Une manière renouvelée du vivre ensemble.
La grande salle Louis Jouvet du Centre national supérieur d’art dramatique est entièrement drapée de velours noir. Les habitués imaginent les précieuses boiseries escamotées derrière ce parement. Dans un dispositif en arène, le plateau au centre est une bande de terre accidentée. Des personnages déjà sur des coins du plateau miment le monde moderne et ses occupations futiles. À partir du texte de Mariette Navarro qui propose une réhabilitation des zadistes diabolisés par les médias, les élèves de l’atelier de 3ème année ont mis en espace une rencontre d’individus bigarrés au milieu d’une forêt, terreau originel autant que futuriste d’un mode de vie à reconquérir autant qu’à réinventer. La force de la pièce et de son écriture plateau réside dans une réflexion sur la capacité au changement, au loin une idéalisée métamorphose de nos sociétés. Le propos est naïf cependant que la fougue et l’implication des jeunes comédiens obligent à imaginer réaliste ce changement de paradigme. L’homme parviendra-t-il sans verser dans un ridicule ou une radicalité à renouer avec la nature.

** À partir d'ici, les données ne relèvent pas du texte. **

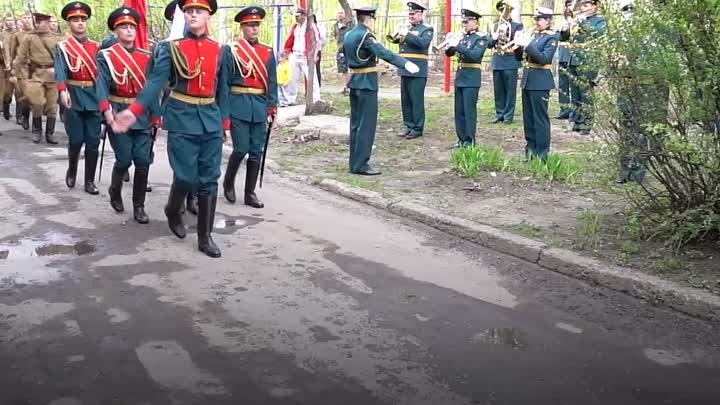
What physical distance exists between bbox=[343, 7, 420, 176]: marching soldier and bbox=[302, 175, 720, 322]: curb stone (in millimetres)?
1272

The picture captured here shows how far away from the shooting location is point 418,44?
1163 centimetres

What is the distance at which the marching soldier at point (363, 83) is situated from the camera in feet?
30.2

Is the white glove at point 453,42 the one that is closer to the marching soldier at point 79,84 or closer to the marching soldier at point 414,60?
the marching soldier at point 414,60

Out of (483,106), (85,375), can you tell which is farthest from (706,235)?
(483,106)

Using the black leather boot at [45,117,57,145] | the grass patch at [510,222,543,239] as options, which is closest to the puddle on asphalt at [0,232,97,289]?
the grass patch at [510,222,543,239]

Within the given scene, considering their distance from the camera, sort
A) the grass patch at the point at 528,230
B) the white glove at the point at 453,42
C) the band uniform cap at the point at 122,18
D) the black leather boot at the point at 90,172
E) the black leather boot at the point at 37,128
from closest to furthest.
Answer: the grass patch at the point at 528,230
the band uniform cap at the point at 122,18
the black leather boot at the point at 90,172
the white glove at the point at 453,42
the black leather boot at the point at 37,128

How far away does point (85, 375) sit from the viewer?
4.16m

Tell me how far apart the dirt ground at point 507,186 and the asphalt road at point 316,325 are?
1.78 ft

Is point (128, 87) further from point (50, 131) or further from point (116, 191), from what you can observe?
point (50, 131)

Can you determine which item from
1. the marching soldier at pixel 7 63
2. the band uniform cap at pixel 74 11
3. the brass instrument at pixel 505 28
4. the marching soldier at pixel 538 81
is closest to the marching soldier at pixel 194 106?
the band uniform cap at pixel 74 11

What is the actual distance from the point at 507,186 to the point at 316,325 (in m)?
4.03

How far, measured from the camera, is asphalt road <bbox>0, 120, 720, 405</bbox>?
13.5 feet

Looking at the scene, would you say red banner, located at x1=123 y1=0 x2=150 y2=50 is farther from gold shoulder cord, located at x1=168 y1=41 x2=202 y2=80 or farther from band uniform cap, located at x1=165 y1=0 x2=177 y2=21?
gold shoulder cord, located at x1=168 y1=41 x2=202 y2=80

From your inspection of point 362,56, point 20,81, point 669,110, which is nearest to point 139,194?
point 362,56
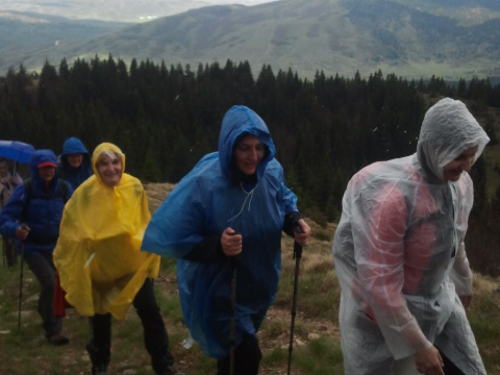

Nous sommes de l’étoffe dont sont faits les rêves
La pièce s’apparente à un exercice de cohésion de groupe. Les zadistes s’humanisent. Ils ne parlent plus d’une seule voix. Chaque individu est singulier, du plus grégaire au misanthrope acariâtre. Enchâssé dans ce récit il y a celui de la troupe de cette promotion du CNSAD. En creux on perçoit les questions et les tensions entre les comédiens eux mêmes, entre ceux de la communauté des artistes domiciliée en une forêt, lieu du phénomène de la création comme une végétation mentale. Et puisque Gérard Watkins, chef d’orchestre de ce joyeux songe utopiste connaît son théâtre, voilà que la troupe monte une pièce au sein de la pièce. Cette pièce sera une réplique modifiée mais tout aussi hilarante de la parodie de Pyrame et Thisbé du Songe d’une nuit d’été. La troupe des élèves comédiens prouve alors sa cohérence son talent et sa puissance comique.
Le spectacle onirique, admirablement esthétique interroge des formes alternatives de vie en collectivité et les formes alternatives d’art de la scène. C’est épatant. Et nous rassure sur cette promotion. Citons-les : fabuleux Logan Antuofermo, Clémentine Aussourd dans un rôle impossible, Salomé Ayache à la limite de la brisure, parfait Louis Berthélémy, admirable Adrien Dewitte, solide Ahmed Hammadi Chassin, lumineuse May Hilaire, lunaire Virgil Leclaire, puissante Margot Madani, plurielle Florence Mazot et éblouissante Lisa Toromanian.
Zone à étendre de Mariette Navarro par les élèves de 3e année du CNSAD, mis en scène par Gérard Watkins.